> [SOURCE]
───

Do I also have to say then something for the case $\alpha=16$? (Thinking)

Oh, I meant $\alpha \le 16$.

 

[evinda]

Oh, I meant $\alpha \le 16$.

For $16<\alpha<49$ we have that $T'(n)=\Theta(n^{\log_b {\alpha}})$ and $^2<n^{\log_4 a}<n^{\log_4{49}} \approx n^{2.8}$, right?
For $\alpha=16$ the solution of the recurrence relation is $T'(n)=\Theta(n^2 \lg n)$.
So couldn't it be that the latter isn't less than the former? Or am I wrong?

 

[I like Serena]

For $16<\alpha<49$ we have that $T'(n)=\Theta(n^{\log_b {\alpha}})$ and $^2<n^{\log_4 a}<n^{\log_4{49}} \approx n^{2.8}$, right?
For $\alpha=16$ the solution of the recurrence relation is $T'(n)=\Theta(n^2 \lg n)$.
So couldn't it be that the latter isn't less than the former? Or am I wrong?

No. If an algorithm takes less steps to execute, it will always be faster.

───

> [SOURCE EXCERPT]
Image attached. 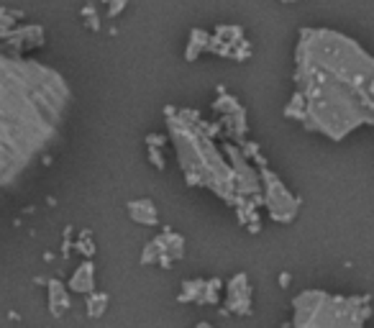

───

> [TASK DETAILS] How would the forum thread on solving recurrence relations continue past its final sentence?

> [OUTPUT FOR THIS EXERCISE]
And indeed, as you can see $n^2 \lg n$ is asymptotically less than $n^{2.8}$.
It's even stronger: the lower $\alpha$ is, the lower $T'(n)$ is, all other things being the same. (Wasntme)

 

[evinda]

No. If an algorithm takes less steps to execute, it will always be faster.
And indeed, as you can see $n^2 \lg n$ is asymptotically less than $n^{2.8}$.
It's even stronger: the lower $\alpha$ is, the lower $T'(n)$ is, all other things being the same. (Wasntme)

I see... Thank you very much! (Party)